▸ INSTRUCTION: Format every line of the records below as a numbered list, skipping blank lines and leaving out the pictures.

▸ Spatial relationship records:
-- BEGIN --

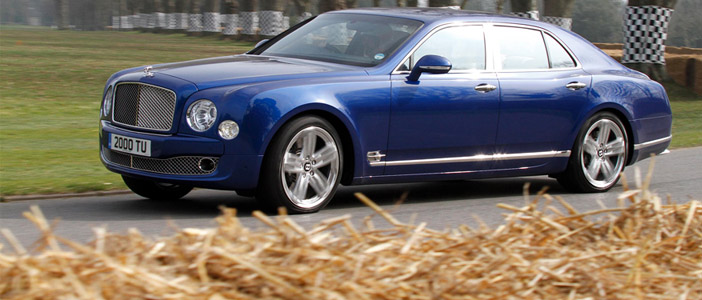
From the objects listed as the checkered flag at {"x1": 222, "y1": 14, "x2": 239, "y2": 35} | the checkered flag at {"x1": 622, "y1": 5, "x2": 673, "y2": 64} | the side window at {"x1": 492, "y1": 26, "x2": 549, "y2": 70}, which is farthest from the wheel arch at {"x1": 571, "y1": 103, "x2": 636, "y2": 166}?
the checkered flag at {"x1": 222, "y1": 14, "x2": 239, "y2": 35}

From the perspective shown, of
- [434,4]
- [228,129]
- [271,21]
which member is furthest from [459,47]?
[271,21]

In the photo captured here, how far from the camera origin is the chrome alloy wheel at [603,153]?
952 cm

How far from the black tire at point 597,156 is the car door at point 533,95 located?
0.19 meters

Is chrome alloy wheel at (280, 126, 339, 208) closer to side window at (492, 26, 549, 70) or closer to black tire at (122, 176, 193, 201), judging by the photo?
black tire at (122, 176, 193, 201)

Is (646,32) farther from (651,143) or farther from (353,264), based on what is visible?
(353,264)

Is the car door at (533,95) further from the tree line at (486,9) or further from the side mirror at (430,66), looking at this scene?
the tree line at (486,9)

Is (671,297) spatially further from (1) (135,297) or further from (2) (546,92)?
(2) (546,92)

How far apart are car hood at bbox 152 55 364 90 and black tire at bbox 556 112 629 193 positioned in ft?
8.01

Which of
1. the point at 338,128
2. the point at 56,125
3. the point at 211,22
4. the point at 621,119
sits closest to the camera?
the point at 338,128

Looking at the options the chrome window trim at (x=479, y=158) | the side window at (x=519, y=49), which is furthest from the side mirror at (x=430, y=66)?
the side window at (x=519, y=49)

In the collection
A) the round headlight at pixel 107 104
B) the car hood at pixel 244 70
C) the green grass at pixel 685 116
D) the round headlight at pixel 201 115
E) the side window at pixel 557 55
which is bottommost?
the green grass at pixel 685 116

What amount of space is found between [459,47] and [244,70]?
6.33 feet

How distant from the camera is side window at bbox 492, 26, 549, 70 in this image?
8.95m

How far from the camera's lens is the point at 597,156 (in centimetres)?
962
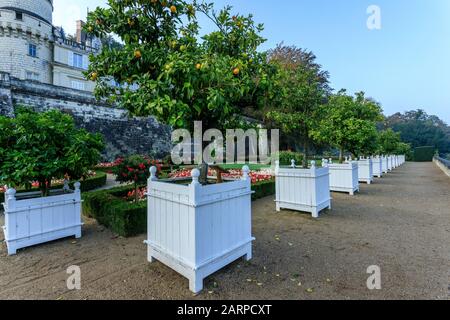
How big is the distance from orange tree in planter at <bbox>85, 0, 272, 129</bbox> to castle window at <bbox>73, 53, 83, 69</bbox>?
1064 inches

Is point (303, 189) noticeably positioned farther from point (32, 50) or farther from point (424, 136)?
point (424, 136)

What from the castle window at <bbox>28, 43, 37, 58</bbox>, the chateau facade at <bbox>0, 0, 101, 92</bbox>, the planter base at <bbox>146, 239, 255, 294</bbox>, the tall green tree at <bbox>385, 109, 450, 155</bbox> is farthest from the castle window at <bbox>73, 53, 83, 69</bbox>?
the tall green tree at <bbox>385, 109, 450, 155</bbox>

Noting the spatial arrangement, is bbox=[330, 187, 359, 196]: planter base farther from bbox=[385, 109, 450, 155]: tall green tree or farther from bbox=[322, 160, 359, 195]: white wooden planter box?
bbox=[385, 109, 450, 155]: tall green tree

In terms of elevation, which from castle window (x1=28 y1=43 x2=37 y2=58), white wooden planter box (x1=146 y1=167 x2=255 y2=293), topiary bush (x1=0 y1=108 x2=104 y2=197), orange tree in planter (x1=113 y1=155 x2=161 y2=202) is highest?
castle window (x1=28 y1=43 x2=37 y2=58)

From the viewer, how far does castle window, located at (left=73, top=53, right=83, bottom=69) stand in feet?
80.2

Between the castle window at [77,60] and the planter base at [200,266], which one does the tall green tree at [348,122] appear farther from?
the castle window at [77,60]

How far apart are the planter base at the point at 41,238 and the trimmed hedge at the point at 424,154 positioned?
5350 cm

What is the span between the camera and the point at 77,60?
2467 cm

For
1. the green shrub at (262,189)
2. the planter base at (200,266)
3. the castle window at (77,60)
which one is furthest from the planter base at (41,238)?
the castle window at (77,60)

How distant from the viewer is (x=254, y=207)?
20.6 feet

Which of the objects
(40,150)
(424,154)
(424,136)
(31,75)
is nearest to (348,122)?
(40,150)

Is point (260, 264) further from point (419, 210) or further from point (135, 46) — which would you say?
point (419, 210)

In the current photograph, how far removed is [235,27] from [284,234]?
3.53m
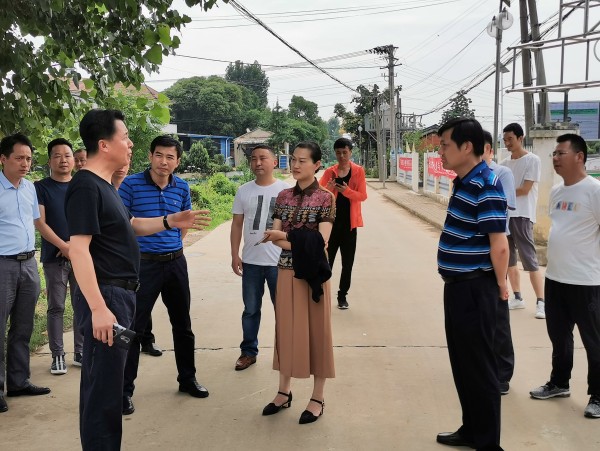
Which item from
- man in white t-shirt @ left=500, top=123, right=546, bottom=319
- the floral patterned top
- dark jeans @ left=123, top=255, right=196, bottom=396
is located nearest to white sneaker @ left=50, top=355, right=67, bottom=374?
dark jeans @ left=123, top=255, right=196, bottom=396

-- END --

▸ SOLUTION TO THIS EXERCISE:
1. From the objects listed as the checkered flag at {"x1": 222, "y1": 14, "x2": 239, "y2": 35} | the checkered flag at {"x1": 622, "y1": 5, "x2": 673, "y2": 64} | the side window at {"x1": 492, "y1": 26, "x2": 549, "y2": 70}, which is farthest from the wheel arch at {"x1": 571, "y1": 103, "x2": 636, "y2": 166}?
2. the checkered flag at {"x1": 222, "y1": 14, "x2": 239, "y2": 35}
3. From the perspective shown, of
4. - [434,4]
5. - [228,129]
6. - [271,21]
7. which member is furthest from [459,47]?
8. [271,21]
9. In the photo captured here, how far from the camera origin is the chrome alloy wheel at [603,153]?
10. 952 cm
11. How far from the black tire at point 597,156 is the car door at point 533,95 located?
12. 0.19 meters
13. Is chrome alloy wheel at (280, 126, 339, 208) closer to side window at (492, 26, 549, 70) or closer to black tire at (122, 176, 193, 201), judging by the photo?
14. black tire at (122, 176, 193, 201)
15. Is (646,32) farther from (651,143) or farther from (353,264), based on what is visible?
16. (353,264)
17. Is the car door at (533,95) further from the tree line at (486,9) or further from the side mirror at (430,66), looking at this scene?
18. the tree line at (486,9)
19. Is (671,297) spatially further from (1) (135,297) or further from (2) (546,92)?
20. (2) (546,92)
21. How far apart are car hood at bbox 152 55 364 90 and black tire at bbox 556 112 629 193 positioned in ft?
22. 8.01
23. Which of
24. 1. the point at 338,128
25. 2. the point at 56,125
26. 3. the point at 211,22
27. 4. the point at 621,119
28. sits closest to the camera?
29. the point at 338,128
30. Looking at the options the chrome window trim at (x=479, y=158) | the side window at (x=519, y=49), which is furthest from the side mirror at (x=430, y=66)?
31. the side window at (x=519, y=49)
32. In the collection
33. A) the round headlight at pixel 107 104
34. B) the car hood at pixel 244 70
35. C) the green grass at pixel 685 116
36. D) the round headlight at pixel 201 115
37. E) the side window at pixel 557 55
38. which is bottommost?
39. the green grass at pixel 685 116
40. What amount of space is found between [459,47] and [244,70]?
41. 6.33 feet
42. How distant from the camera is side window at bbox 492, 26, 549, 70 in this image?
43. 8.95m
44. How far from the camera's lens is the point at 597,156 (in centimetres)?
45. 962
46. How big is the distance from orange tree in planter at <bbox>85, 0, 272, 129</bbox> to castle window at <bbox>73, 53, 83, 69</bbox>?
47. 1064 inches
48. Is point (303, 189) noticeably positioned farther from point (32, 50) or farther from point (424, 136)?
49. point (424, 136)
50. What from the castle window at <bbox>28, 43, 37, 58</bbox>, the chateau facade at <bbox>0, 0, 101, 92</bbox>, the planter base at <bbox>146, 239, 255, 294</bbox>, the tall green tree at <bbox>385, 109, 450, 155</bbox> is farthest from the castle window at <bbox>73, 53, 83, 69</bbox>?
51. the tall green tree at <bbox>385, 109, 450, 155</bbox>
52. Noting the spatial arrangement, is bbox=[330, 187, 359, 196]: planter base farther from bbox=[385, 109, 450, 155]: tall green tree or farther from bbox=[322, 160, 359, 195]: white wooden planter box?
53. bbox=[385, 109, 450, 155]: tall green tree
54. In terms of elevation, which from castle window (x1=28 y1=43 x2=37 y2=58), white wooden planter box (x1=146 y1=167 x2=255 y2=293), topiary bush (x1=0 y1=108 x2=104 y2=197), orange tree in planter (x1=113 y1=155 x2=161 y2=202) is highest?
55. castle window (x1=28 y1=43 x2=37 y2=58)
56. From the viewer, how far does castle window, located at (left=73, top=53, right=83, bottom=69) stand in feet?
57. 80.2
58. Between the castle window at [77,60] and the planter base at [200,266], which one does the tall green tree at [348,122] appear farther from?
59. the castle window at [77,60]
60. How far apart are the planter base at the point at 41,238 and the trimmed hedge at the point at 424,154 positioned?
61. 5350 cm
62. What is the span between the camera and the point at 77,60?
63. 2467 cm
64. For
65. 1. the green shrub at (262,189)
66. 2. the planter base at (200,266)
67. 3. the castle window at (77,60)
68. which one is furthest from the planter base at (41,238)?
69. the castle window at (77,60)
70. How distant from the viewer is (x=254, y=207)?
71. 20.6 feet
72. Which of the objects
73. (40,150)
74. (424,154)
75. (424,136)
76. (31,75)
77. is nearest to (348,122)?
78. (40,150)
79. Is point (260, 264) further from point (419, 210) or further from point (135, 46) — which would you say?
80. point (419, 210)
81. In the current photograph, how far removed is [235,27] from [284,234]?
82. 3.53m
83. Which item from
84. - man in white t-shirt @ left=500, top=123, right=546, bottom=319
85. - the floral patterned top
86. - dark jeans @ left=123, top=255, right=196, bottom=396
87. is located nearest to white sneaker @ left=50, top=355, right=67, bottom=374?
88. dark jeans @ left=123, top=255, right=196, bottom=396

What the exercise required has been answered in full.